Figure 3. Heat maps and meta-exon analysis of HeLa S3 Pol II density across different types of exons. NET-seq signal from each exon (+/- 25 bp) is normalized to vary from 0 to 1 (white to black scale in the heatmaps). Solid lines on the meta-exon plots indicate the mean values and the gray shading represents the 95% confidence interval. (Mayer, di Iulio et al. Cell, 2015)
The regulation of mitochondrial gene expression
Intracellular descendants of engulfed α-proteobacteria, mitochondria have gradually transferred many of the genes from their genome to the nucleus, retaining a small but significant subset on a circular genome tucked within the mitochondrial matrix. As eukaryotic cells evolved, the mitochondrial genome diverged dramatically from its prokaryotic and eukaryotic nuclear counterparts to adopt a different genetic code, tRNA structure and RNA polymerase. As a result of this divergence, decades of groundbreaking research on eukaryotic nuclear and prokaryotic gene expression do not provide sufficient insight into the mechanisms that guarantee the faithful mitochondrial gene expression, which permits mitochondria to serve flexible roles in oxidative phosphorylation and signal transduction pathways, including the regulation of apoptosis.
Our goal is to directly observe all stages of mitochondrial gene expression and determine their regulatory mechanisms. For the nuclear genome, this goal would be formidable, but for the mitochondrial genome it seems feasible as it expresses a handful of proteins, using machinery that is simpler than nuclear counterparts and controlled by fewer factors. We are developing a systematic approach that exploits recent advances in molecular biology to dissect mitochondrial gene expression.

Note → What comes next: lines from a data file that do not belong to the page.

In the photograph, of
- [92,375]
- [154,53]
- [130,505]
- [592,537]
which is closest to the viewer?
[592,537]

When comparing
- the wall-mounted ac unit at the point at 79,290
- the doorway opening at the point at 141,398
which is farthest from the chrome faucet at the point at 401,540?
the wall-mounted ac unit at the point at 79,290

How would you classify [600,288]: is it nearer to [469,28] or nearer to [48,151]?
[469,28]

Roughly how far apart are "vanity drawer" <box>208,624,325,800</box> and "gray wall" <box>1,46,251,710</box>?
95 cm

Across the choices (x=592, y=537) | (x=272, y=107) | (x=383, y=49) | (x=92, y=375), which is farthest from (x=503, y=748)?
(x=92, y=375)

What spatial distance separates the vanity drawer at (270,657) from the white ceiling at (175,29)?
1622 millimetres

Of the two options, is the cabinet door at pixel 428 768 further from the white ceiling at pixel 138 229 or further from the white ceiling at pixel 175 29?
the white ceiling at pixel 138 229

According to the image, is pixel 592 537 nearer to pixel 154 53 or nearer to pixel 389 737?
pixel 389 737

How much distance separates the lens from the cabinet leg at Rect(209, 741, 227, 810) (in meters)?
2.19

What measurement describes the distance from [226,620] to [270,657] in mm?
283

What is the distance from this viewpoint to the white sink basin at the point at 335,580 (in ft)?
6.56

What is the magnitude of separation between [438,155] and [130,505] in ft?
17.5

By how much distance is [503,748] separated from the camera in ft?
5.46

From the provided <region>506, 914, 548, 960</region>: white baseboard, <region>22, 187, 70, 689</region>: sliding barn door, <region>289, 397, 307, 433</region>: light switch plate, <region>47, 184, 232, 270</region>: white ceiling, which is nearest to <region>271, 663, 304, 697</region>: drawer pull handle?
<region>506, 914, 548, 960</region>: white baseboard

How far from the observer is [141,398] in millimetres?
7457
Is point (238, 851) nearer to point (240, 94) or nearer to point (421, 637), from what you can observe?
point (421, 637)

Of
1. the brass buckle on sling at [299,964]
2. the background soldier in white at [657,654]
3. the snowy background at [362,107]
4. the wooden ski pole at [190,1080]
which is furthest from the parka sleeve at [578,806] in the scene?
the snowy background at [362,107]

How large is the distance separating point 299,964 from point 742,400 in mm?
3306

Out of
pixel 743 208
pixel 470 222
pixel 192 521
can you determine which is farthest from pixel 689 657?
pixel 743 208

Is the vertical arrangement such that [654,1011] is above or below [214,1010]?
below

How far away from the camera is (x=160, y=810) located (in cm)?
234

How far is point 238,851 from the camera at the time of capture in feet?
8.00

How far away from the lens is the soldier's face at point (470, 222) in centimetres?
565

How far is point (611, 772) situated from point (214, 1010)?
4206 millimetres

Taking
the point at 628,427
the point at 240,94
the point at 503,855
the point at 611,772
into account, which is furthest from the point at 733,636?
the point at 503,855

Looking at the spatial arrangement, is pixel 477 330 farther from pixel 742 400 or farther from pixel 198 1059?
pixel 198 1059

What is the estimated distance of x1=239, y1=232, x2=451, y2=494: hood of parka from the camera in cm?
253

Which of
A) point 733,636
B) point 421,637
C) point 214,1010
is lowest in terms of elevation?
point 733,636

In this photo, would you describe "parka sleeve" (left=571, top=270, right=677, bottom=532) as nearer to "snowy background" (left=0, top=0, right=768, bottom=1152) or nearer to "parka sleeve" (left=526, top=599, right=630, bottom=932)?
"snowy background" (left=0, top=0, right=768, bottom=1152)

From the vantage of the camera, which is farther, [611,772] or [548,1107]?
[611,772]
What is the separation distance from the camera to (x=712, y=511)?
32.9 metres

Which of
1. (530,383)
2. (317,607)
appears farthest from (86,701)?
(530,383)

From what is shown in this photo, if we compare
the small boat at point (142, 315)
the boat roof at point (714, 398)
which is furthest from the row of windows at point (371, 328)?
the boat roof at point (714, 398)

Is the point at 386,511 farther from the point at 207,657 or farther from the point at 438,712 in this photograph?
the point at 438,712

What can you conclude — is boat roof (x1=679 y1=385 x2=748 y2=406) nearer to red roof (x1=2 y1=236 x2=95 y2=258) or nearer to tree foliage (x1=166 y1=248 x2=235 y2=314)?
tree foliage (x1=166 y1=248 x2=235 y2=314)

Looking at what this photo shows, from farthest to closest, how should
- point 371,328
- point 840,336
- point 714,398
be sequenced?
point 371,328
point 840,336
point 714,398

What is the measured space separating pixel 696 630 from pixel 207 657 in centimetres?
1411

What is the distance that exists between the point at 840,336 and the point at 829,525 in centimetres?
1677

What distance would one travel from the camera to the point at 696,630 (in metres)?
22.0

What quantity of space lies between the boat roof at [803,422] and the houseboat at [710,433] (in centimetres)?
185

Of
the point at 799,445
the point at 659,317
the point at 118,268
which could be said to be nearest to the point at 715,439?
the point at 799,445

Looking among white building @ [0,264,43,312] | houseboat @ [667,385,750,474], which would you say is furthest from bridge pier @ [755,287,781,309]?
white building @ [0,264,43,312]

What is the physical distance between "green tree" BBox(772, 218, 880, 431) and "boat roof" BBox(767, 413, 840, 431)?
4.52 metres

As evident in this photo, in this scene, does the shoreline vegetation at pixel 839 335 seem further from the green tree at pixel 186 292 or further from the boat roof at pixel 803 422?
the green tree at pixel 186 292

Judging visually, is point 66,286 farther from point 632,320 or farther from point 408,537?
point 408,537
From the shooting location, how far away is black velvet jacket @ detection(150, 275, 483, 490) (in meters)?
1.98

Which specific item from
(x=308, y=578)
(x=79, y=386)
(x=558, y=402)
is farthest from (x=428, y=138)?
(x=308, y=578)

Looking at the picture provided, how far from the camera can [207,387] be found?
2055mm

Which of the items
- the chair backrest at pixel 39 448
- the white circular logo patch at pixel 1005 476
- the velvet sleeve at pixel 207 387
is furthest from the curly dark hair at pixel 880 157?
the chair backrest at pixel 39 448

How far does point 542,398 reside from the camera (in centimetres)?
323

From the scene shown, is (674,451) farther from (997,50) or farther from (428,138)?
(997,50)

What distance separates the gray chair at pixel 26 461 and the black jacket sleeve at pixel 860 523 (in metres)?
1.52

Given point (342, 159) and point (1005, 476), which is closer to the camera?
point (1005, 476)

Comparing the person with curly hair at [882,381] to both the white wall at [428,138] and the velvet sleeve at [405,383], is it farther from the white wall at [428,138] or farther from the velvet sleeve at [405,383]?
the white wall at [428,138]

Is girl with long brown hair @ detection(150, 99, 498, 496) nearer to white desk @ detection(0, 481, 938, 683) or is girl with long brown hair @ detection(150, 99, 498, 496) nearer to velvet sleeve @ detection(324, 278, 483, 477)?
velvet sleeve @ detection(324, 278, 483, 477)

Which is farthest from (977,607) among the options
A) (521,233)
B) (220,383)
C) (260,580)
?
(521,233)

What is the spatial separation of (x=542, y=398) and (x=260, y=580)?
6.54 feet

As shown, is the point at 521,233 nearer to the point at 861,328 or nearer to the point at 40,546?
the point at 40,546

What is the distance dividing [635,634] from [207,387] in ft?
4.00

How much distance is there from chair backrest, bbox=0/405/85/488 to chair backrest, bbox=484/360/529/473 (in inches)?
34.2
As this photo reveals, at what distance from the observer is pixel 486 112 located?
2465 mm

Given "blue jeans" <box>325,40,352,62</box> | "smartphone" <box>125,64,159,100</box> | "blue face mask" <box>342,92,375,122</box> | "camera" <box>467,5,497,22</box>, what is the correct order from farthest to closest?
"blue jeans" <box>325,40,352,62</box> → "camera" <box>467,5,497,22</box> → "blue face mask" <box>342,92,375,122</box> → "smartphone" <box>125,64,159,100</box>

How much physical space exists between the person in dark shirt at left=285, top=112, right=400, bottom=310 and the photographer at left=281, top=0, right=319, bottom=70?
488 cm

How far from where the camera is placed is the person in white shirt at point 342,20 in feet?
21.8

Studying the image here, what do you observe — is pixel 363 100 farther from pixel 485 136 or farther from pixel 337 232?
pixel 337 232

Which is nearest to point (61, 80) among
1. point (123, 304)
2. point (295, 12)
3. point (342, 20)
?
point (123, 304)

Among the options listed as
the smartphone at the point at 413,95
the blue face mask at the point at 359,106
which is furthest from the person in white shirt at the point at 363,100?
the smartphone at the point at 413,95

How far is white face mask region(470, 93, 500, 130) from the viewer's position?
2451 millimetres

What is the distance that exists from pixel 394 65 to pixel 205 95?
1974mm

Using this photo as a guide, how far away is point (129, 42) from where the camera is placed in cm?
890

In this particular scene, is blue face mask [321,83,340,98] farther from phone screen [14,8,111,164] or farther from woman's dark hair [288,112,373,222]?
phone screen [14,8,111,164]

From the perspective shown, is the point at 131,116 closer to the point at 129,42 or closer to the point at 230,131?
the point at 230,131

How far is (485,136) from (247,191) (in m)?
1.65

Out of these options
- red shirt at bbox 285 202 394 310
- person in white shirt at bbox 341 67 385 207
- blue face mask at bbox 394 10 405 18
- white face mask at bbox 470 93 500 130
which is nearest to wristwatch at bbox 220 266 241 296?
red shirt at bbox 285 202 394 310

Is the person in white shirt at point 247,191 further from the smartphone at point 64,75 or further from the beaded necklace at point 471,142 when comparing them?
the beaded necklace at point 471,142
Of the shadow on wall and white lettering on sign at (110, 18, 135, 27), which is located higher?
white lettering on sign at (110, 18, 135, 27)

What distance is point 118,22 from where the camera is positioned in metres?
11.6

Massively parallel sequencing has allowed whole genome analyses that have brought new insight into how nuclear gene expression is regulated, but these studies tended to overlook the mitochondrial genome through their experimental design or their computational analysis. We are adapting and applying a select set of quantitative genomic approaches to fully dissect the mitochondrial gene expression process, from DNA to protein. In this manner, we plan to map the landscape of mitochondrial gene expression in both budding yeast and human cells using a combination of high-resolution, quantitative approaches that query across the mitochondrial genome and the mitochondrial-encoded proteome.